## Data under study

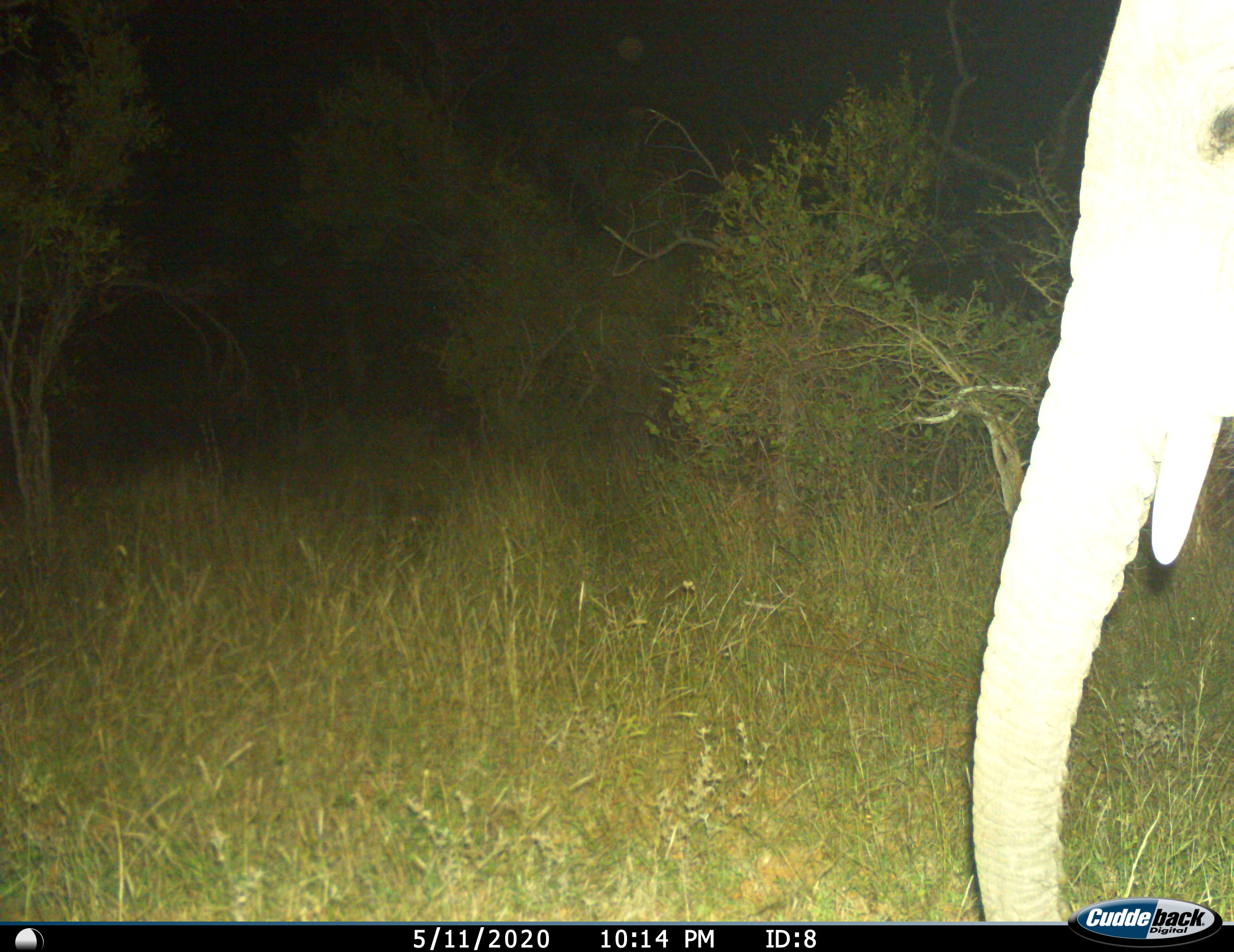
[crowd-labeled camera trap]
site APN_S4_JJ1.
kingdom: Animalia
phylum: Chordata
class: Mammalia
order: Proboscidea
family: Elephantidae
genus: Loxodonta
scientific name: Loxodonta africana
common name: african bush elephant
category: elephant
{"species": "elephant (african bush elephant) (Loxodonta africana)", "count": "1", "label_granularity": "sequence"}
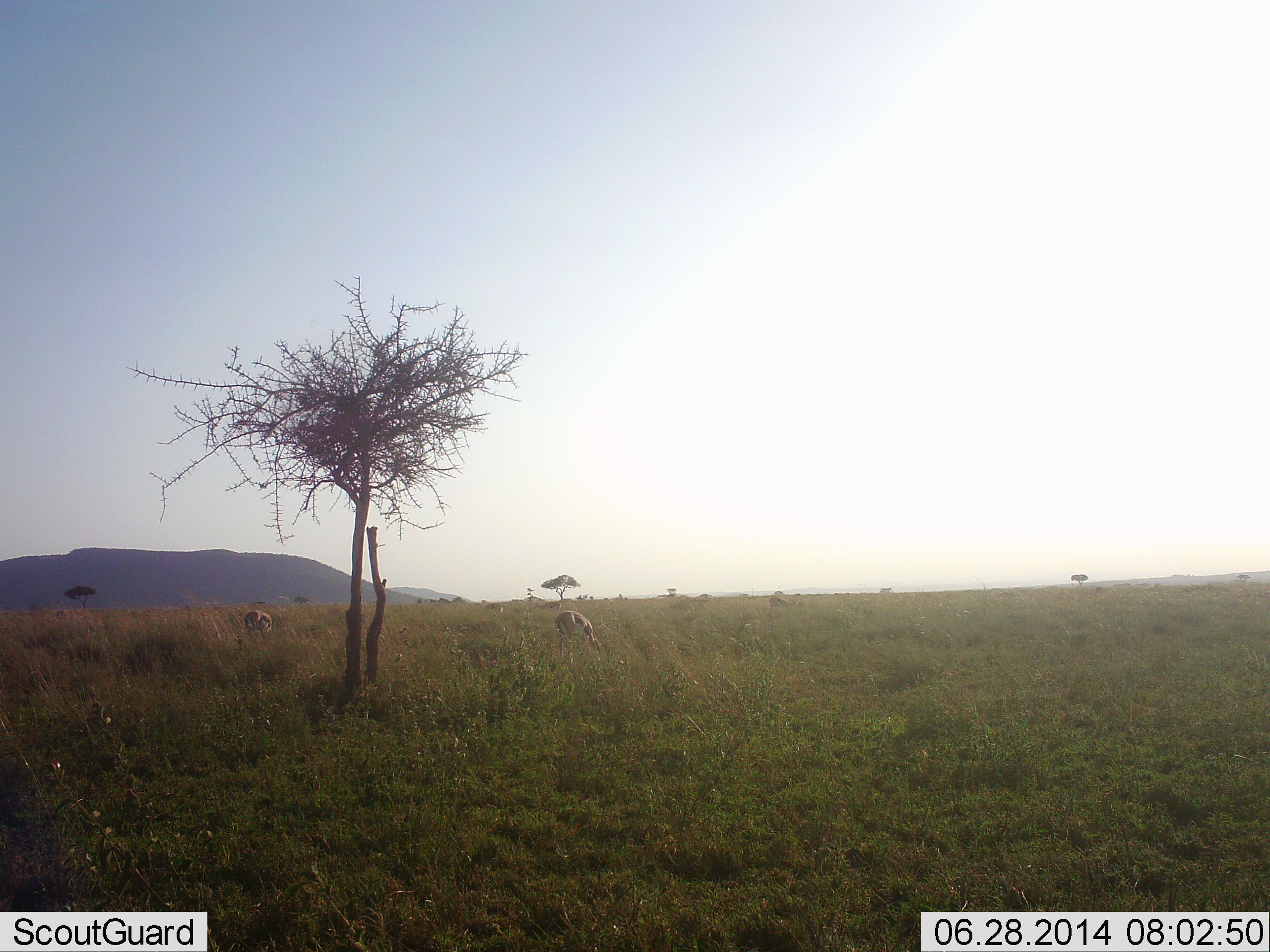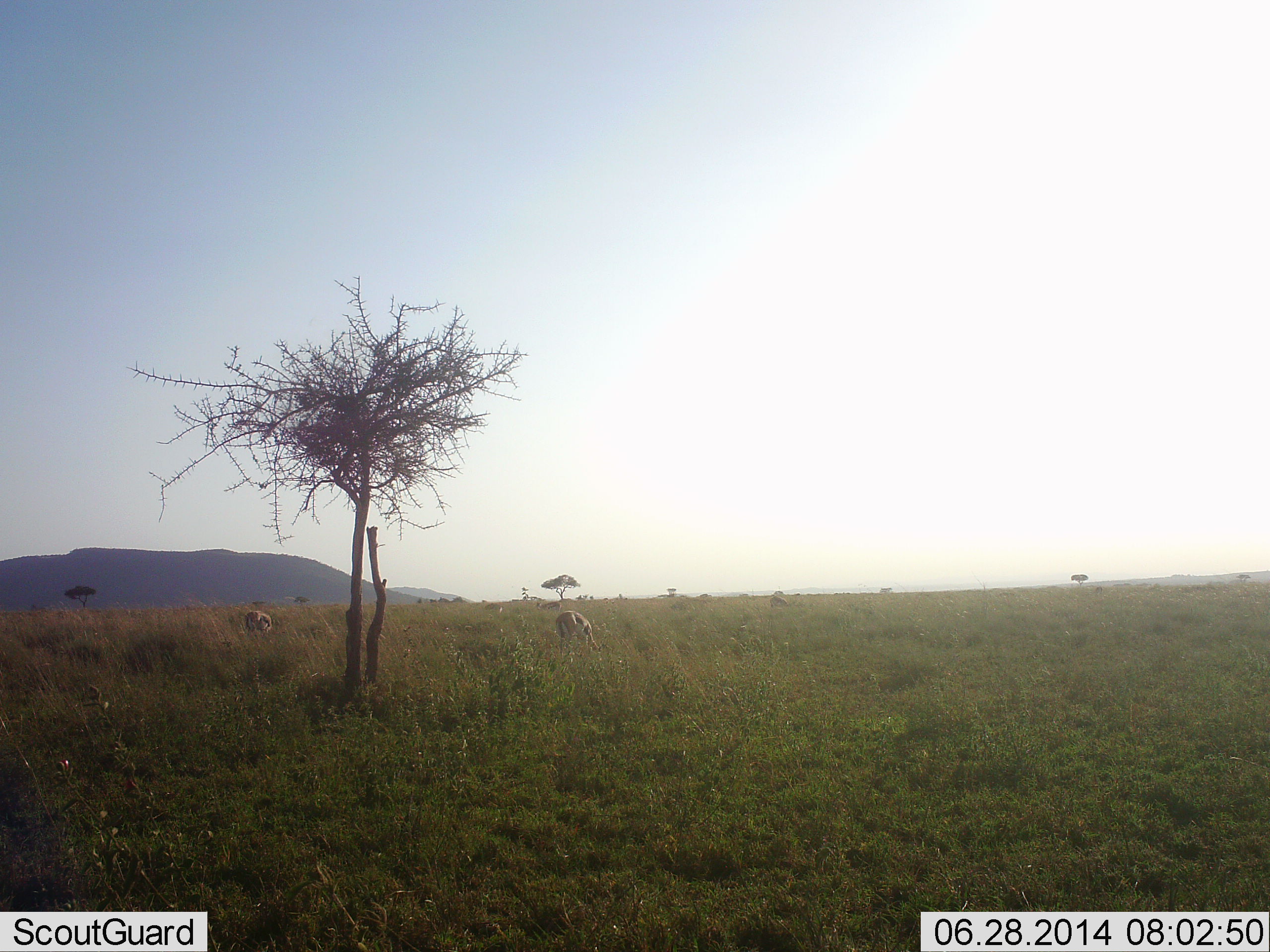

## What to produce
Copy out all the data exactly. The images should not appear in the copy.

## Response to this exercise
[crowd-labeled camera trap]
site APN_S4_JJ1.
kingdom: Animalia
phylum: Chordata
class: Mammalia
order: Proboscidea
family: Elephantidae
genus: Loxodonta
scientific name: Loxodonta africana
common name: african bush elephant
category: elephant
{"species": "elephant (african bush elephant) (Loxodonta africana)", "count": "1", "label_granularity": "sequence"}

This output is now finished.